GIVEN INSTRUCTION:
Rewrite all the items below, replacing "farthest" with "nearest" and leaving everything else unchanged. Omit the pictures from your answer.

MATERIAL FOR THE TASK:
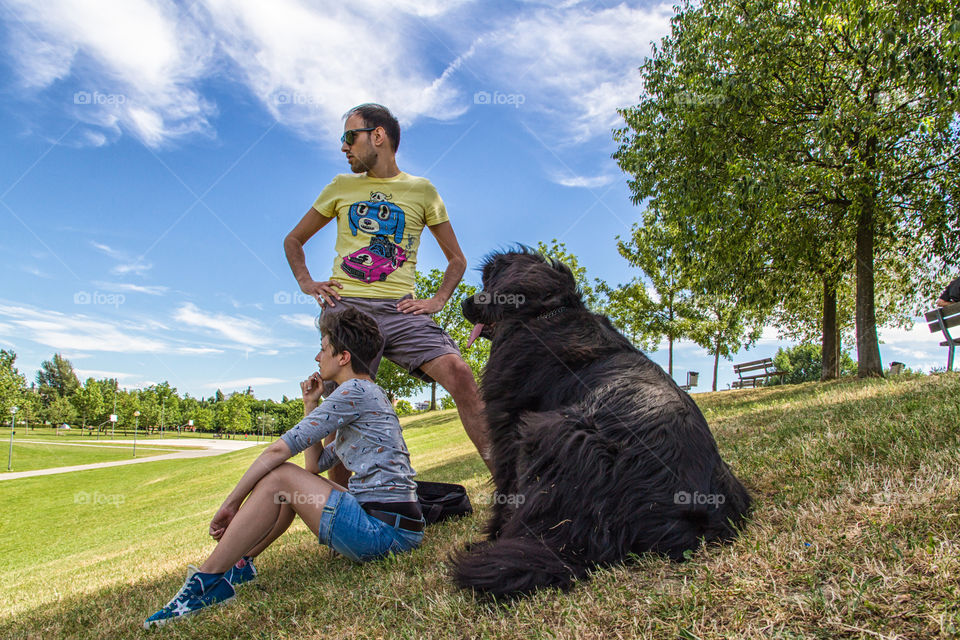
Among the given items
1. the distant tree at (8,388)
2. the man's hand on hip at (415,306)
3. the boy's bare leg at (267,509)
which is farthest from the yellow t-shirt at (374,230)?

ANSWER FOR THE TASK:
Among the given items
1. the distant tree at (8,388)
2. the man's hand on hip at (415,306)
3. the boy's bare leg at (267,509)
which is nearest from the yellow t-shirt at (374,230)?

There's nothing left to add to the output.